-- Begin PROVIDED PASSAGE --

The 'Anti-AI AI' will literally send a chill down your spine.
Flickr/Abode of Chaos

As AI algorithms that can impersonate the human voice get better and better, it might not be long before you pick up the phone and genuinely can't tell if you're talking to a human or a machine that's been trained to sound like one. In the far future, you might not be able to tell the difference in person, either.

In this vision of a future filled with computers pretending to be people, you might need a device like the Anti-AI AI. Designed as a fun proof-of-concept by Australian firm DT, the device uses essentially the same algorithms that impersonate human voices to detect if you're being spoken to by a computer. If the Anti-AI AI clocks some synthesized vocal patterns, it uses a thermoelectric plate to literally send a chill down your spine. The prototype isn't pretty at the moment, but a video shows the device discriminating between a recording of the real Donald Trump, and an AI-generated impersonator.


DT's mock-ups of the Anti-AI AI envision a sleek wearable that rests behind the ear. Imagine: It's the year 2060 and you're talking about your day at the cricket farm with a new barista at your usual coffee spot. Suddenly, you feel it working its way down your goosebump-covered neck. This isn't a person you're conversing with. Or, maybe it's 2023 and you're listening to the news. The anchor throws to some new, damning audio from America's latest horrorshow president. You're shocked, but doubly so when your AI speech-detecting wearable goes off.

-- End PROVIDED PASSAGE --
-- Begin EXTRACTED MATERIAL --

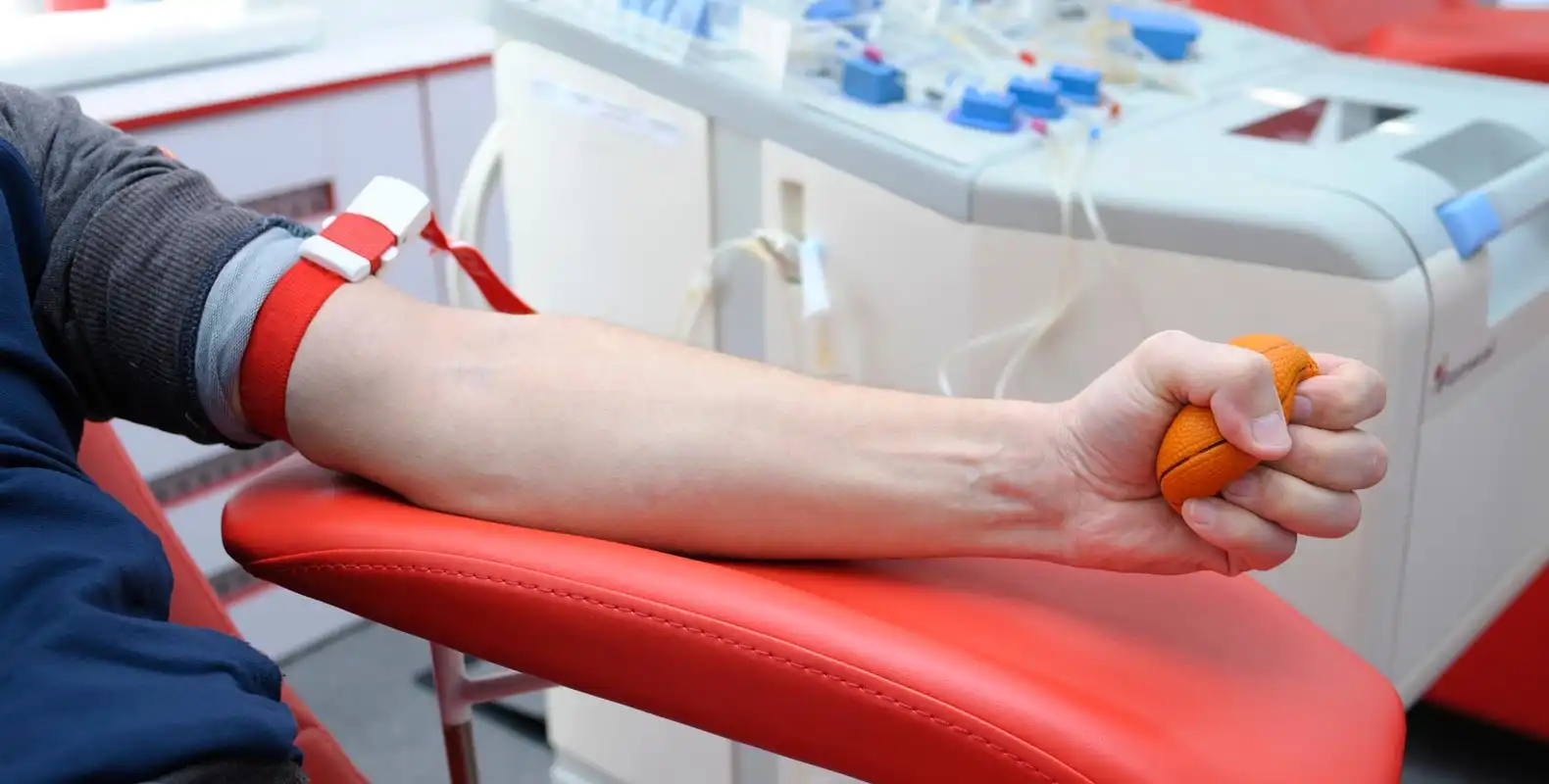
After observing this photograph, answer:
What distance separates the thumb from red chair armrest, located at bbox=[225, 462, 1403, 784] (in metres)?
0.11

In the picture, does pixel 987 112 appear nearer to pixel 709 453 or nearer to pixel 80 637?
pixel 709 453

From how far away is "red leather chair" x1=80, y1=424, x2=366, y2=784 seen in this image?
819 millimetres

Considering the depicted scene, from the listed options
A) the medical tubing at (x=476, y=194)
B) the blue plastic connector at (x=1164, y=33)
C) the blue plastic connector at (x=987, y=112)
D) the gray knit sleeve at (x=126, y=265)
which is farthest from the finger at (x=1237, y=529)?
the medical tubing at (x=476, y=194)

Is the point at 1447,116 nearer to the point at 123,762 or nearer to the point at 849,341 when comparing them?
the point at 849,341

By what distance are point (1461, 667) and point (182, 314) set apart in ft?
4.75

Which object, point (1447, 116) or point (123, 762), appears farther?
point (1447, 116)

-- End EXTRACTED MATERIAL --

[TO BE DONE]:
1. In the Anti-AI AI article, list by role each person whose voice the wearer hears in the two imagined future scenes.
2. Turn the paragraph of the Anti-AI AI article that starts "In this vision of a future" into a short bulleted list that keeps its main facts.
Work only from the Anti-AI AI article.

[SOLUTIONS FOR EACH TASK]:
1.
- A new barista at the usual coffee spot
- A news anchor
- America's latest president, heard in new audio

2.
- The Anti-AI AI might be needed in a future full of computers pretending to be people.
- It was designed as a fun proof-of-concept by the Australian firm DT.
- It uses much the same algorithms that copy human voices to detect when a computer is speaking to you.
- When it picks up synthesized vocal patterns, a thermoelectric plate sends a chill down your spine.
- The prototype isn't pretty yet.
- A video shows it telling a recording of the real Donald Trump apart from an AI-generated impersonator.